Write out the lines from the line containing "How long is" through the final line of the listing below, exactly, omitting every other line.

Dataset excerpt

....................

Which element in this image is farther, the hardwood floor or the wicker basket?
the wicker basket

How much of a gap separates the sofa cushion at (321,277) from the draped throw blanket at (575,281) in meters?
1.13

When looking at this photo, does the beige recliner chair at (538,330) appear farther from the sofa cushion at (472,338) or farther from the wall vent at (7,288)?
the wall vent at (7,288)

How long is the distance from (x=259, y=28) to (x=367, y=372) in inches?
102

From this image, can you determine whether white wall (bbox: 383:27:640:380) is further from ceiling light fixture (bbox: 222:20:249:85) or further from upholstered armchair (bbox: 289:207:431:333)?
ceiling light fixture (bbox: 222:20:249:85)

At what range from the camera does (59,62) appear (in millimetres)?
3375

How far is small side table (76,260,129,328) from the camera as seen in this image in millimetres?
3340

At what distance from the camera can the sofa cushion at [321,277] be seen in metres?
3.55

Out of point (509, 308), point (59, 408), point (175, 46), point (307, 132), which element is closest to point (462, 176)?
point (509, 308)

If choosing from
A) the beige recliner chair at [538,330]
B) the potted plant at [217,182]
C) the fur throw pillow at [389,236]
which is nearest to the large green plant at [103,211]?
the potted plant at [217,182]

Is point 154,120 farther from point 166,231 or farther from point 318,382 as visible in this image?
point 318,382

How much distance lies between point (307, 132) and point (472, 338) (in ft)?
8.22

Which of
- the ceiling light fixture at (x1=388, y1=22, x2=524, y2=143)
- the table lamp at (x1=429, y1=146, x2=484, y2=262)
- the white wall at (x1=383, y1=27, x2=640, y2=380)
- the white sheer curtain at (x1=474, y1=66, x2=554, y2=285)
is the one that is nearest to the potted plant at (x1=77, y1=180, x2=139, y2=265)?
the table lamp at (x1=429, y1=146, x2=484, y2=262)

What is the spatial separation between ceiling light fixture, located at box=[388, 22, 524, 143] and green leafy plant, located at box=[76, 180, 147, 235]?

....................

_EXERCISE RESULT_:
How long is the distance from (x=259, y=28) to (x=367, y=372) in inches?
102

From this image, can you determine whether white wall (bbox: 383:27:640:380) is further from ceiling light fixture (bbox: 222:20:249:85) or further from upholstered armchair (bbox: 289:207:431:333)?
ceiling light fixture (bbox: 222:20:249:85)

At what range from the camera does (59,62) appear (in millimetres)?
3375

How far is small side table (76,260,129,328) from the camera as seen in this image in millimetres?
3340

At what distance from the camera can the sofa cushion at [321,277] be seen in metres?
3.55

Out of point (509, 308), point (59, 408), point (175, 46), point (307, 132), which element is closest to point (462, 176)?
point (509, 308)

If choosing from
A) the beige recliner chair at [538,330]
B) the potted plant at [217,182]
C) the fur throw pillow at [389,236]
which is nearest to the large green plant at [103,211]?
the potted plant at [217,182]

Is point 154,120 farther from point 166,231 or farther from point 318,382 as visible in this image?
point 318,382

How much distance lies between point (307, 132) and point (472, 338) (in ft)?
8.22

Which of
- the ceiling light fixture at (x1=388, y1=22, x2=524, y2=143)
- the table lamp at (x1=429, y1=146, x2=484, y2=262)
- the white wall at (x1=383, y1=27, x2=640, y2=380)
- the white sheer curtain at (x1=474, y1=66, x2=554, y2=285)
is the one that is nearest to the potted plant at (x1=77, y1=180, x2=139, y2=265)?
the table lamp at (x1=429, y1=146, x2=484, y2=262)

What is the spatial separation between ceiling light fixture, located at box=[388, 22, 524, 143] and green leafy plant, located at box=[76, 180, 147, 235]?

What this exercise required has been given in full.